I am in the process of adding advertisements to item pages. I'll make them as unintrusive as possible - also I'll make it so everyone with an account (and logged in) doesn't see the advertisements. Also looking at making them only appear when the eBay price is a certain % under the product's price Buy It Now.
The account passwords are secured using one-way (no, not md5) encryption with a complex randomised salt.
+1 voteWow!
http://mildsurprise.com/item.php?item=c12940bf639b22de15f748...
Check out that one.
Date Price
03-01-2013 499.00
31-12-2013 598.00
24-12-2012 498.00
11-12-2012 598.00Same thing with their other Hisense TV:
http://mildsurprise.com/item.php?item=7cac27898b743a9855524a...Date Price
03-01-2013 596.00
31-12-2013 696.00
24-12-2012 596.00
11-12-2012 696.00Dodgy much?
This is the best website I have seen in ages. Thank you so much.

I'm wary of JB during their sales. I remember going to one of the Sydney stores a week prior to their sale and during the sale. I noticed one blu-ray I was interested in was marked up and stamped with the 20% off sticker. The net effect was that the price of the item was unchanged. I think that sort of conduct is deceptive because the buyer thinks that they're saving 20% when it's just the ordinary price of the item.

Not sure. but there would need to be some kind of data feed considering that you can shop online.
can you imagine setting up alerts for when your long life items go on sale? I would save a cool mil (and by mil I mean possibly $100) on cleaning products/cat food/spaghetti sauces/glad wrap…

If you guys are going in that direction, you should talk to Mygroceries as they internally have historical data for their specials.
We actually had someone from the newspaper contact us looking to compare last years prices for Christmas food products with this years. Unfortunately, the supermarkets do a great job of varying their products in size, features, or brands on a regular basis to throw off any kind of accurate comparison. Non-perishables would probably be a different story though.

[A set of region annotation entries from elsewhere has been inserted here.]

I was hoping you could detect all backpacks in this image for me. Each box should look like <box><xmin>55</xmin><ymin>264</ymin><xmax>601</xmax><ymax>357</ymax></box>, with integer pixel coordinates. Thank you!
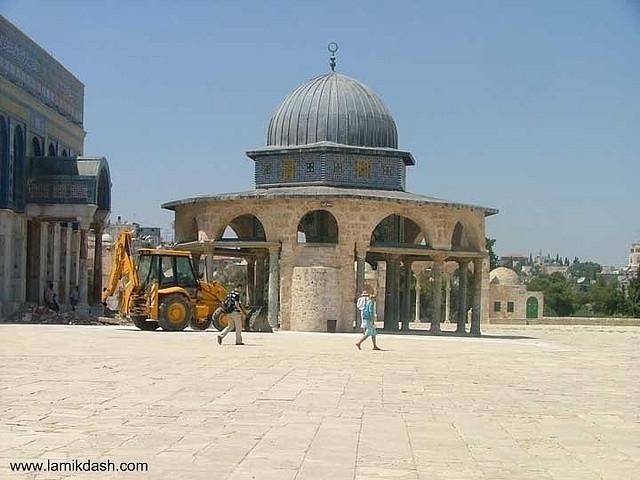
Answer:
<box><xmin>223</xmin><ymin>297</ymin><xmax>234</xmax><ymax>312</ymax></box>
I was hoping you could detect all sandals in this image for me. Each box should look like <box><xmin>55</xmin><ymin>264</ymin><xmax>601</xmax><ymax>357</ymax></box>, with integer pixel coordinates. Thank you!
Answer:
<box><xmin>373</xmin><ymin>347</ymin><xmax>380</xmax><ymax>350</ymax></box>
<box><xmin>356</xmin><ymin>343</ymin><xmax>361</xmax><ymax>350</ymax></box>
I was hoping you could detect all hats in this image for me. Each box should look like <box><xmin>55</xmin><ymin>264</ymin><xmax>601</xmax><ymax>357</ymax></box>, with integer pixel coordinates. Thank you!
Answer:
<box><xmin>362</xmin><ymin>291</ymin><xmax>368</xmax><ymax>296</ymax></box>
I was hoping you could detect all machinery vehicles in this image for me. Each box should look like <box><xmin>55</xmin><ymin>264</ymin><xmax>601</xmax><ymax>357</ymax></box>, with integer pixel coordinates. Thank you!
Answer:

As far as I know the non-catalogue specials change every Wednesday along with the catalogue specials, you won't see a change during the week unless there's a "late week special" (Fri-Sun), also Coles's fruit + veg specials run from Fri - Thu.
Don't know about Coles but I check Woolies's online site for specials before shopping, the price will sometimes be higher or lower in-store but it gives you an indication of what's on special at least. When there's a minimum $100 spend for a fuel voucher I want to make sure I don't spend more than a dollar or two above that amount given what can be purchased for a cheaper price from the local fruit + veg shop / Aldi etc.
As you have to take into account the online prices being slightly different than in-store, and the Woolies app doesn't have a feature to keep track of your total as you put things in the trolley (whhhhhhy), out comes the calculator to make sure I'm not short as I get to the register, saves that awkward dash to get another item when your total comes to $99.xx (happened to me a couple times, whoops).
Don't know how you'd get accurate in-store prices for non-catalogue stuff but good luck.. :)


4
Great site. I guess I'd like to see it go the direction of Camelx3.